# hawaii tips???



## clearwtrbeach (May 10, 2012)

So as usual we are on a very micro budget. We were going to be married in Hawaii and that didn't happen. Fast forward almost 6 yrs never a vacation and now we're trying to go to hawaii. I'm looking at Sep or Oct. Checking orbitz, hawaiian air for flight and hotel information. It seems we won't be able to get that at under 2K at least for 2 of us. Not to mention car, food and he wants to see all the memorials etc. Have any ideas??


----------



## KW Farms (Jun 21, 2008)

I have no ideas, but hope it works out! I'd love to go to Hawaii someday!


----------



## Trickyroo (Sep 26, 2012)

I have a idea for ya , *Take Me !!!!*


----------



## Dayna (Aug 16, 2012)

I live here. LOL

Let me know if you hip up the east side of the big island and we'll go to lunch.


----------



## Trickyroo (Sep 26, 2012)

Dayna said:


> I live here. LOL
> 
> Let me know if you hip up the east side of the big island and we'll go to lunch.


Well , la de da 
I want to see your goats and parrots if I ever get lucky enough to get there 
Then we can do lunch :leap:


----------



## clearwtrbeach (May 10, 2012)

I've have wanted to go since I was a teenager. My mother got married there, and went again 2 yrs ago. 
Dayna, I'm still trying to figure finances and look at the different islands. I'd like to go to the big island and maui. Hubby of course wants Oahu, for all the historical sites; oh and he wants a luau. I don't particularly want to stay in waikiki- I'm boring not big on the major shopping or night life. I would like the beach, snorkling, and if it were me I'd love to be on an unbeaten path. So Dayna with all that criteria what's my best course of action? 
Laura I'd take you just to have a side kick if I could.


----------



## Dayna (Aug 16, 2012)

I think Maui, while more expensive than the Big Island, might be what you are looking for. I hate Oahu! lol It's too hot and busy.


----------



## clearwtrbeach (May 10, 2012)

Hmm, I know we have to do part on oahu for the arizona and what not. I'll have to look at the jump flights to Maui and Big Island. I've always been more interested in the Big Island.


----------



## mtmom75 (May 19, 2011)

I love love love Hawaii. Maui is my favorite place in the whole world, and I've been a lot of places lol. My husband and I got married there.  But I also really like Oahu (but only for a day or two - I get tired of the crowds very quickly) and the big island. 

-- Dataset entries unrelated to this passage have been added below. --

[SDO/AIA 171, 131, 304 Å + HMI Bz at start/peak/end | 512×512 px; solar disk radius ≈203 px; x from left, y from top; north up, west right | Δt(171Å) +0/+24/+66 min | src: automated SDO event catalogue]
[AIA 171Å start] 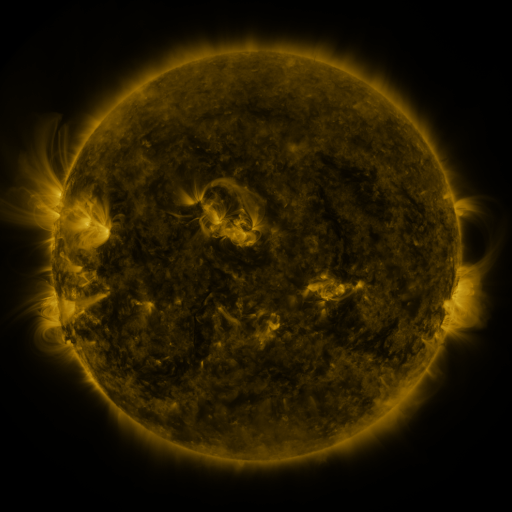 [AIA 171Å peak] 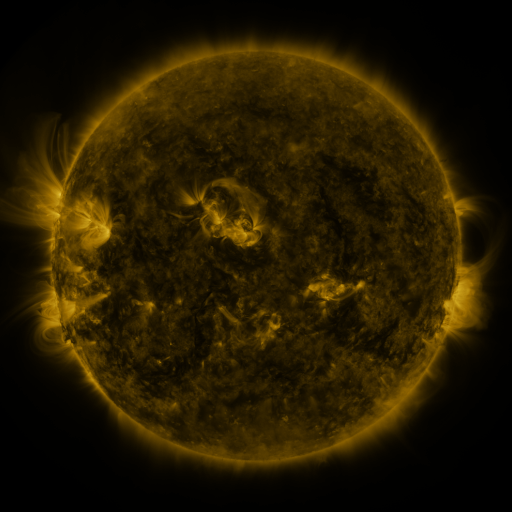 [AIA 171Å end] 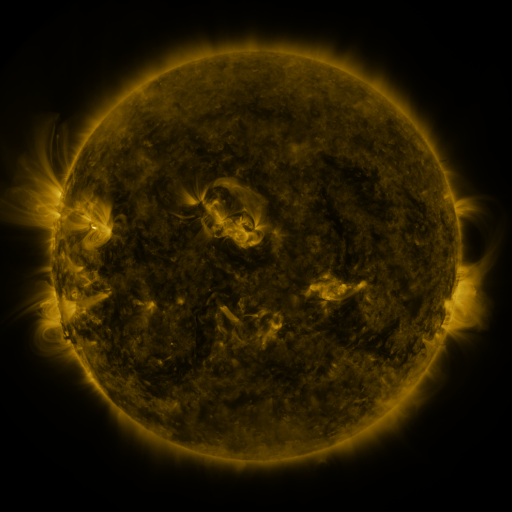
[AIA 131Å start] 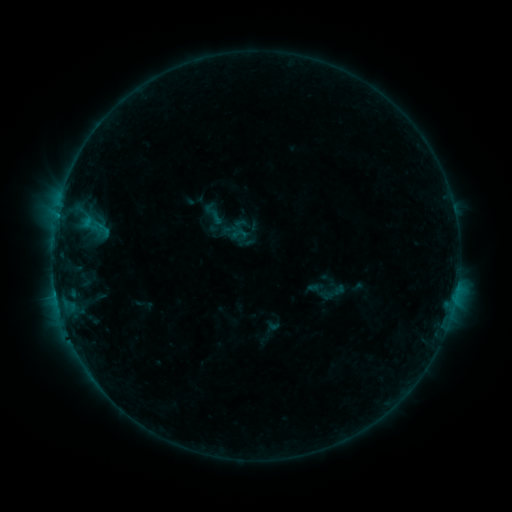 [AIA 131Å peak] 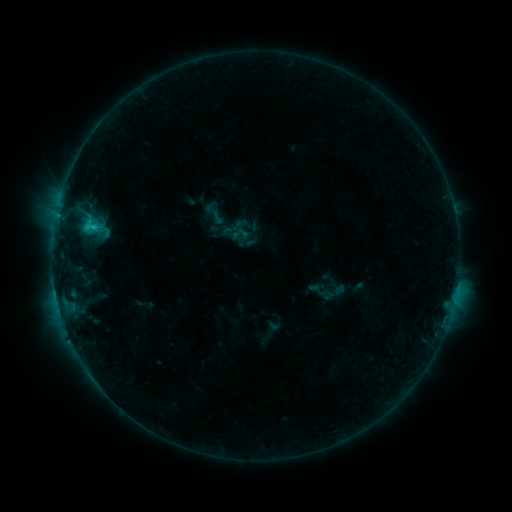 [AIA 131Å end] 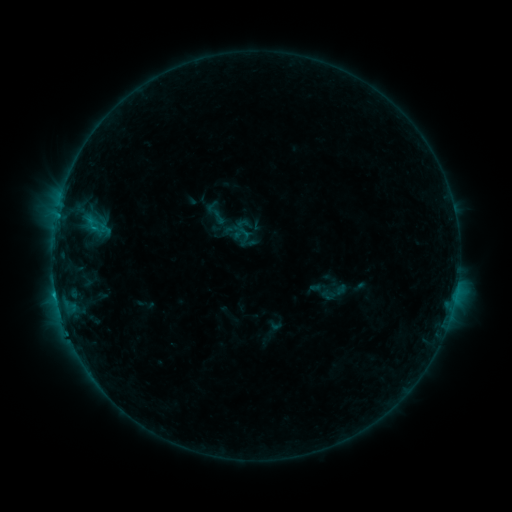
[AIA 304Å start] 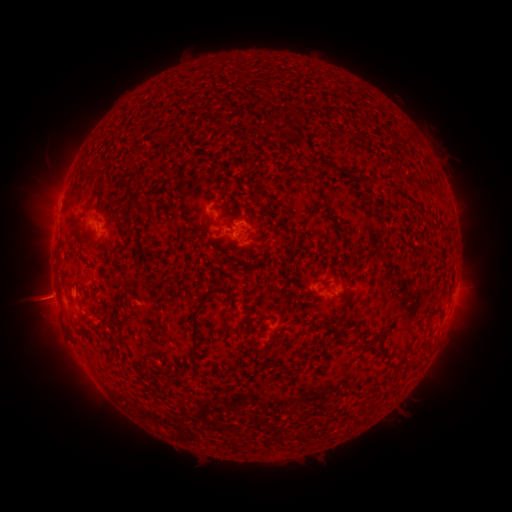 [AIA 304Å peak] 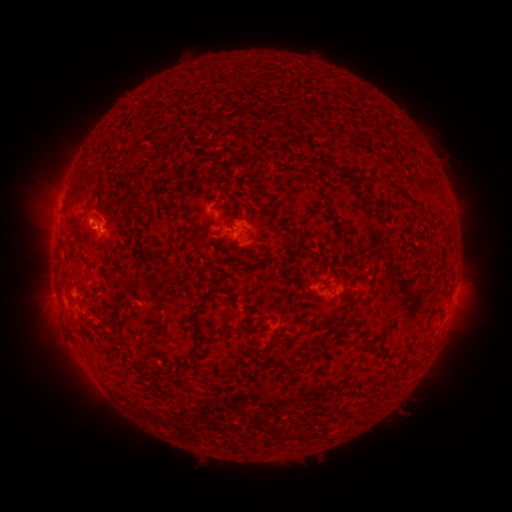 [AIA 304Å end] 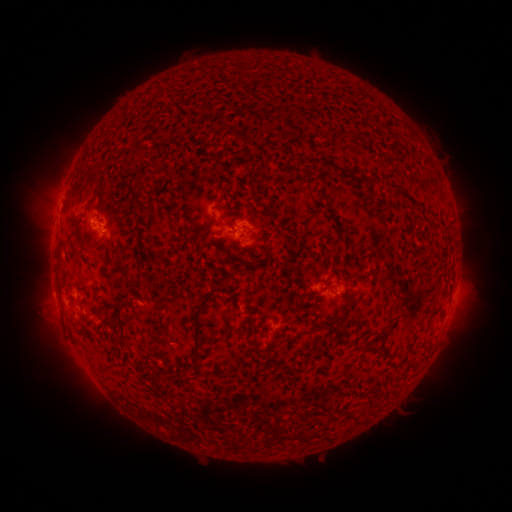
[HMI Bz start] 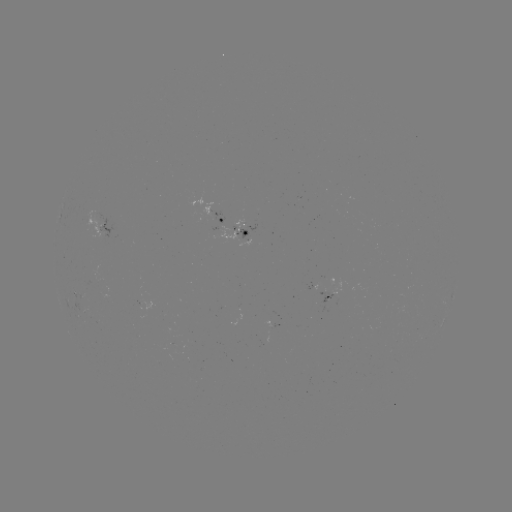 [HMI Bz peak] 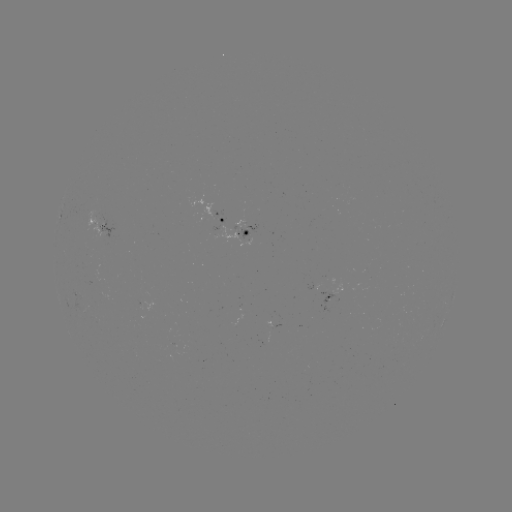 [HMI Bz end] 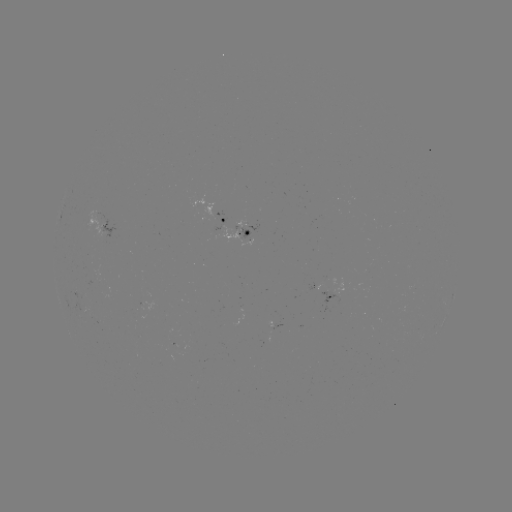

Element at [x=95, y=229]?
C1.4 flare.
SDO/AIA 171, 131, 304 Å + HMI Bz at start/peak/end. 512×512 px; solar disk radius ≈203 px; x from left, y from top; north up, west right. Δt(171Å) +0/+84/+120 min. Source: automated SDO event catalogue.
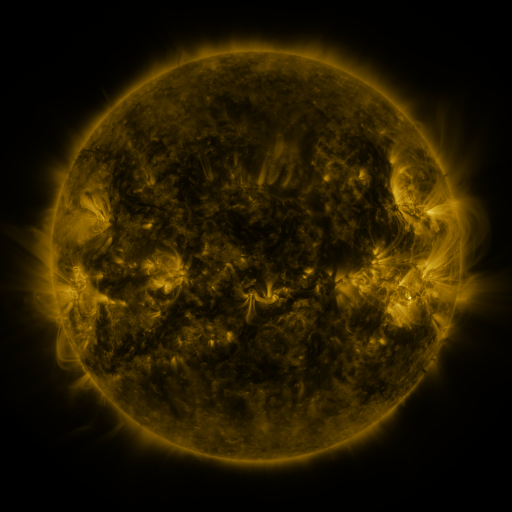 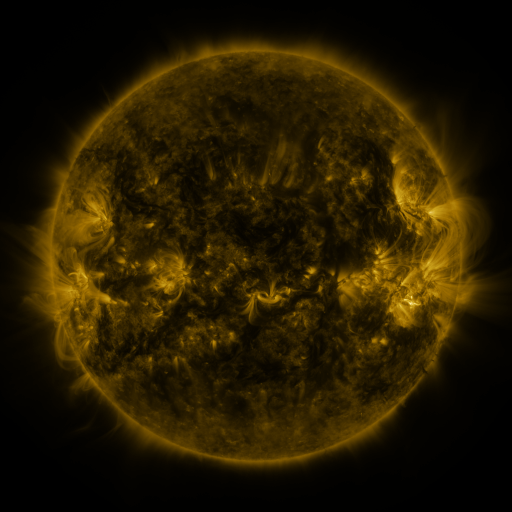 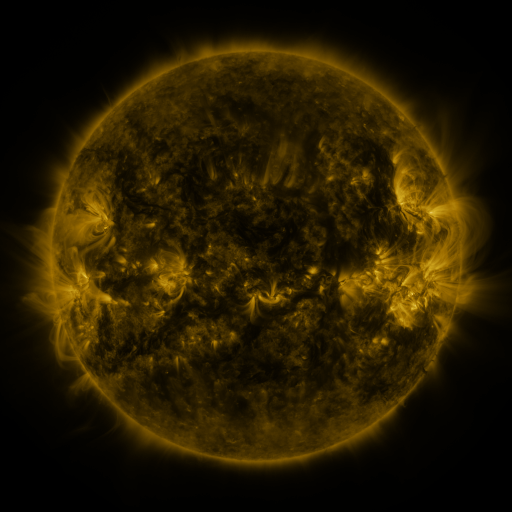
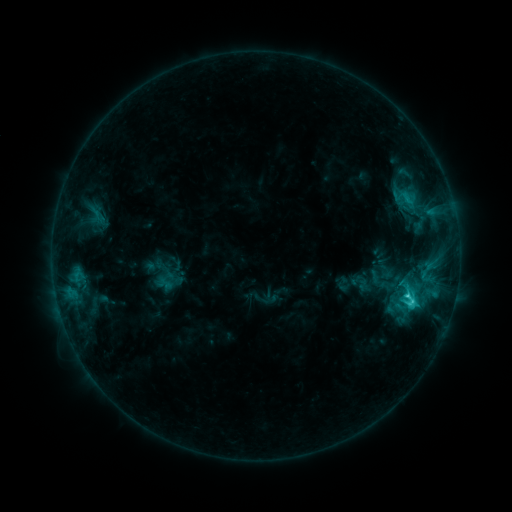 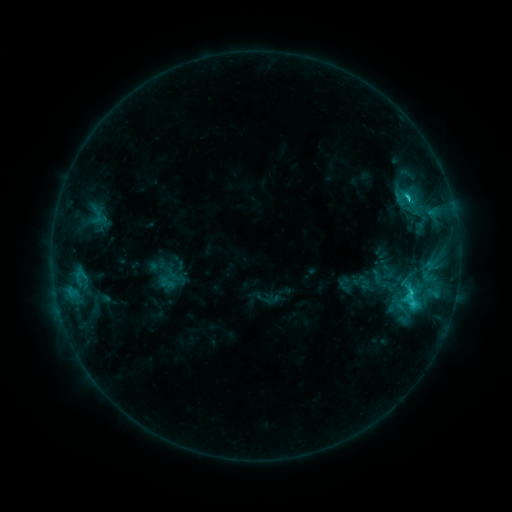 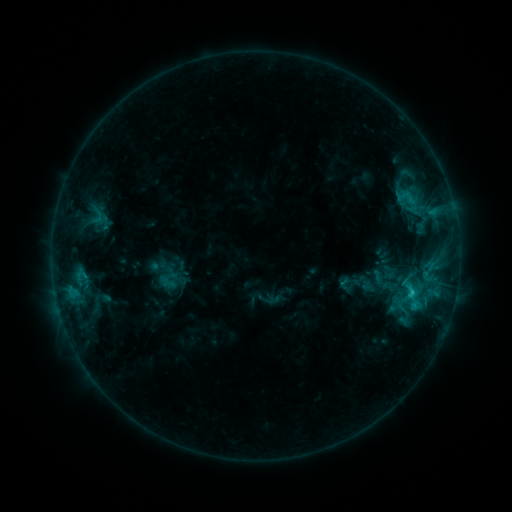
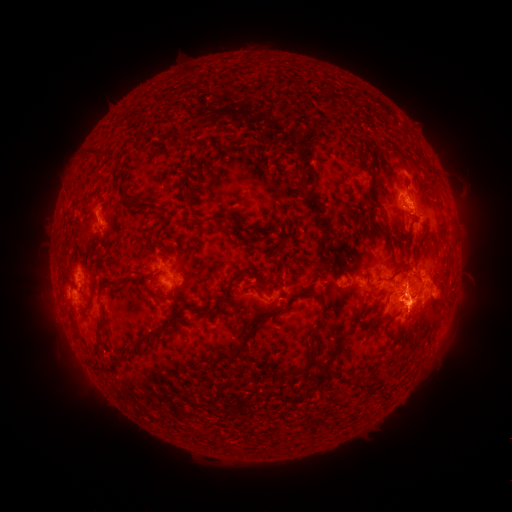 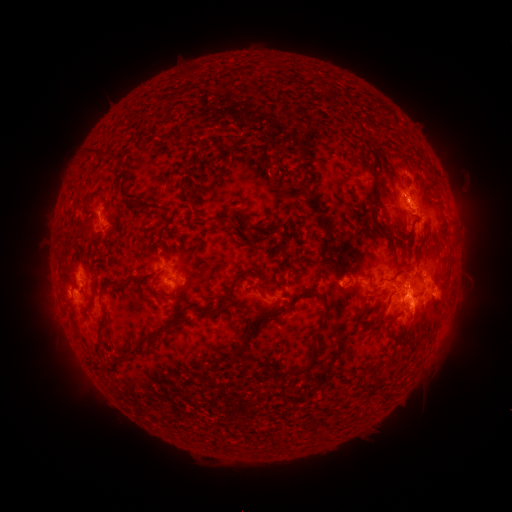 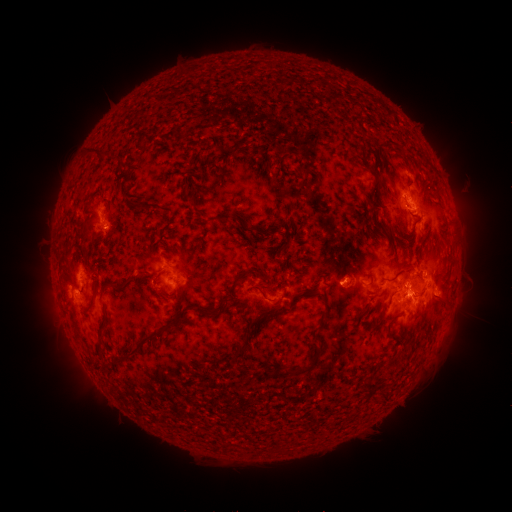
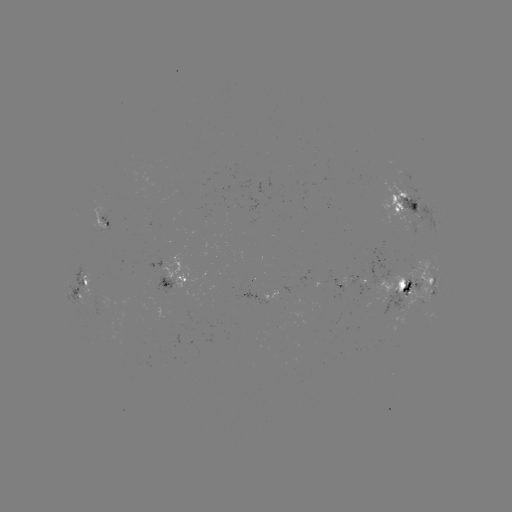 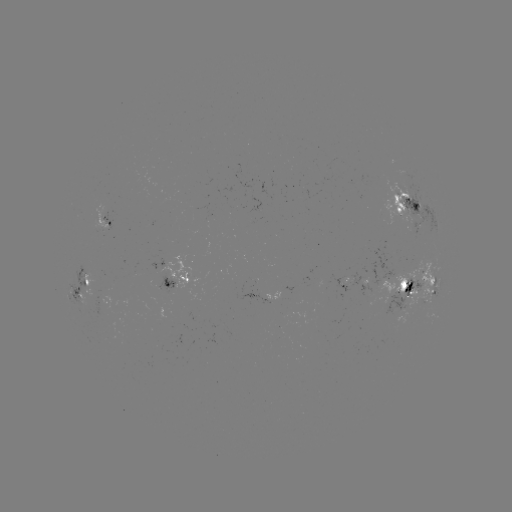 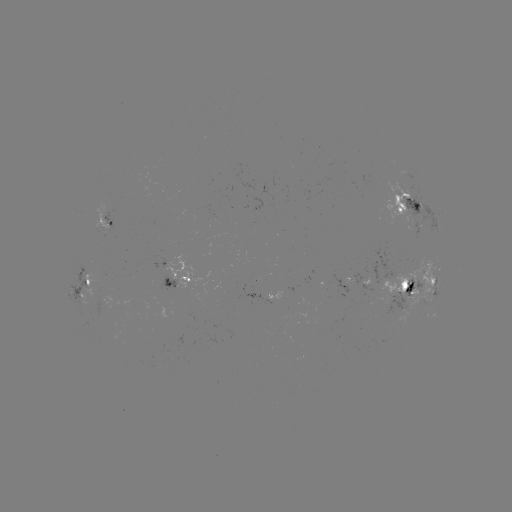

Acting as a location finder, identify emerging-flux region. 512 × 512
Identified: (344, 286).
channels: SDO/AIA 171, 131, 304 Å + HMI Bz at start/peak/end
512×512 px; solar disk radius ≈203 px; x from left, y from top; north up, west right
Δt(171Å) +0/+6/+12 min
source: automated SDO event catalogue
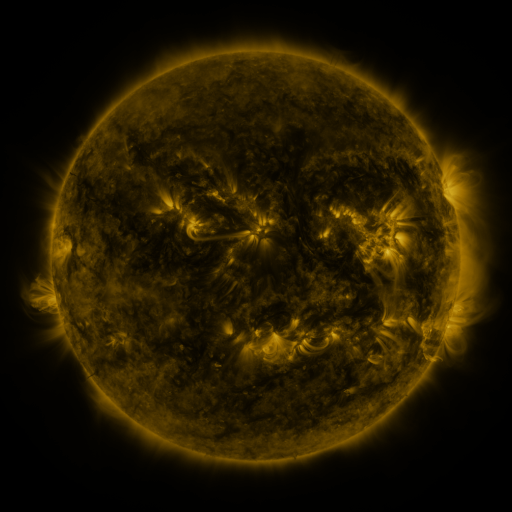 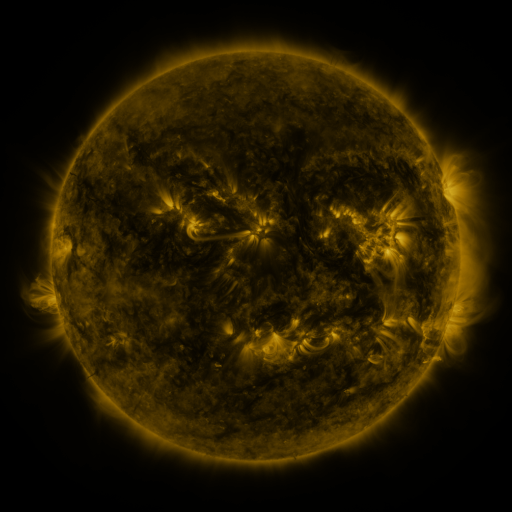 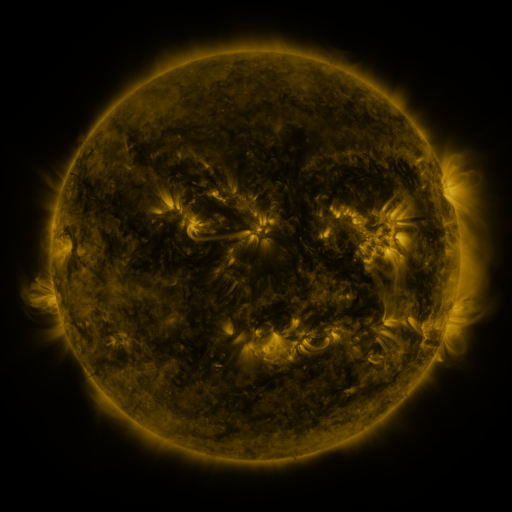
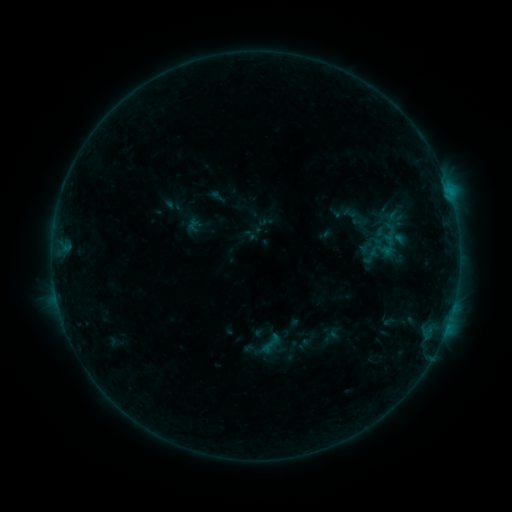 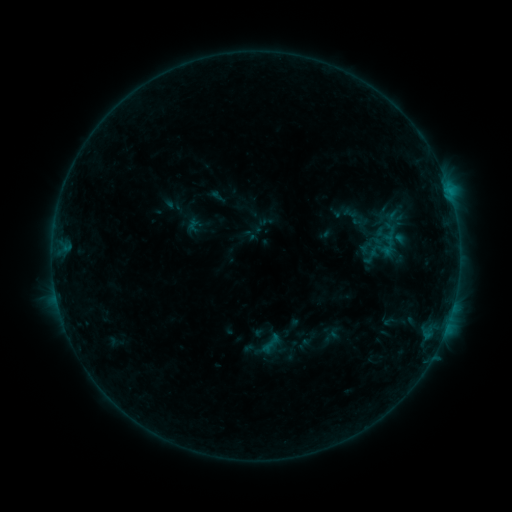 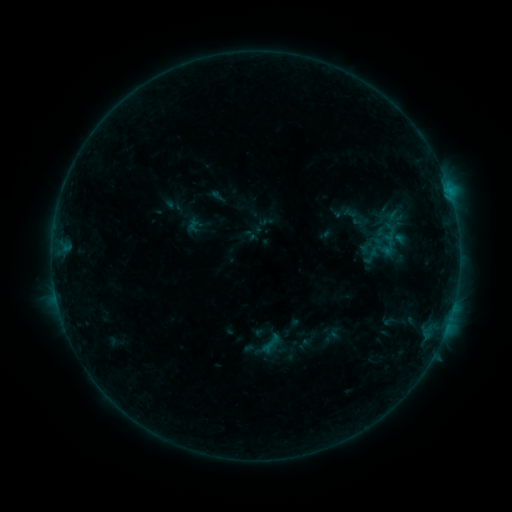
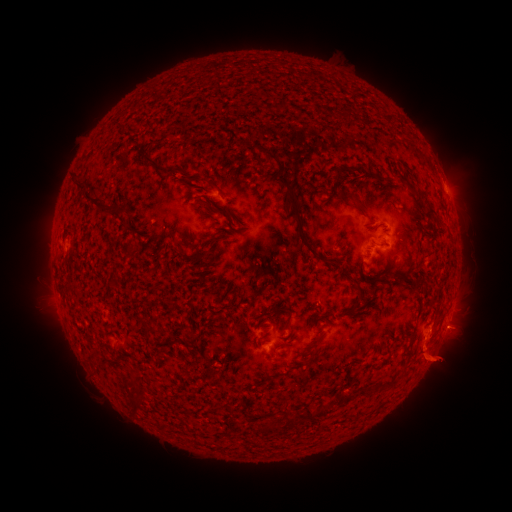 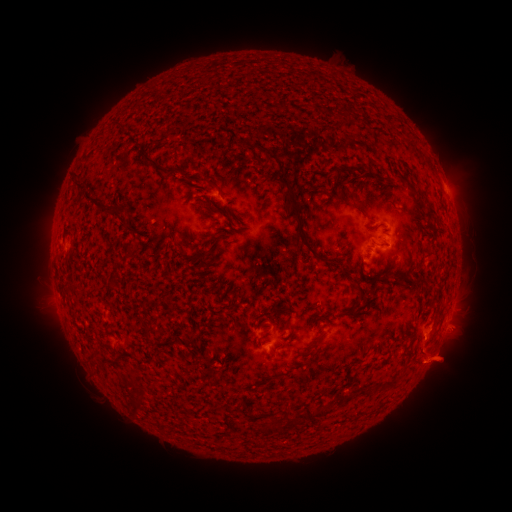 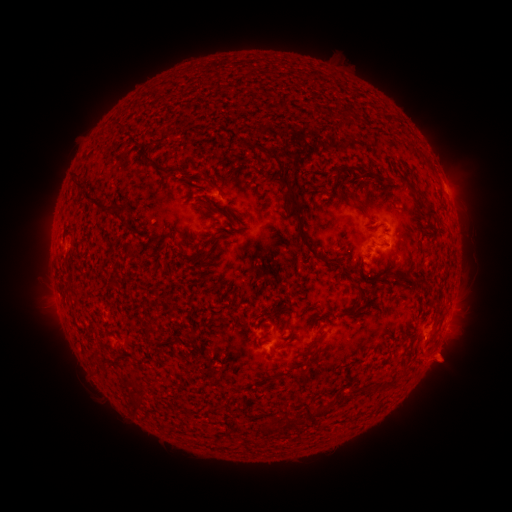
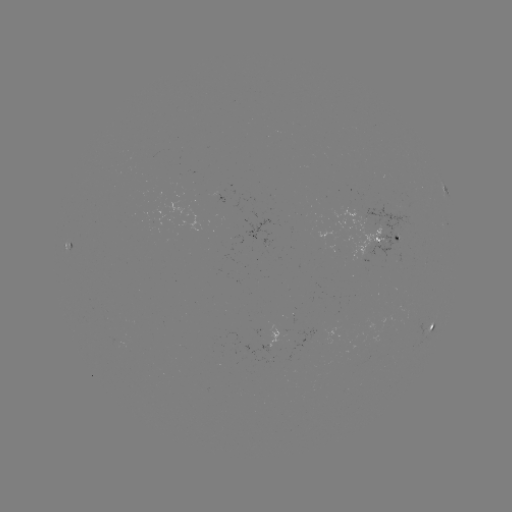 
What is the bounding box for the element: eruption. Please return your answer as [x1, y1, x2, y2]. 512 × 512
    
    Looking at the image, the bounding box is [396, 320, 475, 395].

My recommendation for a trip like that is to use a travel agent. They can get Hawaii trips through wholesalers generally, and you'll get a better deal than you would by putting the whole thing together yourself online. Plus, most travel agents have either been to Hawaii or have a good understanding of the area and can recommend good hotels and/or condos that are nice but not too expensive. I used to work as a travel agent, and Hawaii was my specialty.  I can give the number of a great travel agency in Kirkland if you want. They of course are quite a ways from you, but everything can be done over the phone or via email. 

Good luck!


----------



## Dayna (Aug 16, 2012)

Trickyroo said:


> Well , la de da
> I want to see your goats and parrots if I ever get lucky enough to get there
> Then we can do lunch :leap:


WELL???? When ya coming?????


----------



## clearwtrbeach (May 10, 2012)

mtmom, I would have thought the travel agent would've been much more than doing it on line. When I went to Florida I did it online and it was cheaper. I would like the name of the travel agents. 
Dayna where are you guys on the big island?


----------



## Dayna (Aug 16, 2012)

We live in Keaau. It's on the East Side of Da Big Island.  The Hilo side. The Kona side has great beaches, but is too hot for me. I prefer the green rainy side.


----------



## nchen7 (Feb 25, 2013)

Dayna, i concur. green and rainy is the way to go. and drive to the beaches.


----------



## clearwtrbeach (May 10, 2012)

If I was living there I'd go to the middle of hot and green rainy.  Rainy, humidity here comes the 'frizz' !


----------



## NubianFan (Jun 3, 2013)

Green and rainy sounds good. I would love to go to Hawaii, but not for the beaches, I love beaches but I can see those in florida, I want to see the mountains and the waterfalls and the stuff like that.


----------



## clearwtrbeach (May 10, 2012)

We have beaches here on the west coast too. I did go to clearwtrbeach florida one year and the sunset and white beach was great. I've always wanted to see hawaii's beaches, I love salt water and want to snorkle if not scuba dive, water falls, rain forest (well at least for hawaii), and of course the sunset I think the sunset easily beats my west coast beach. I love the clear blue water we don't have that here. I'm still watching hawaii 5-o just to drool


----------



## xymenah (Jul 1, 2011)

The best time to get a flight is 8-5 days before you want to leave any earlier and it skyrockets. I got my flight to Maui for $375 round trip. If you can check different times of the week too and don't fly in the same day you fly out such as Saturday to Saturday. Also don't pay for your seats. Pick them the day of or day before you leave and you can get them for free. Sometimes they are even prime places and you don't have to pay $35(depending on the airline I normally fly Delta or American Airlines).


----------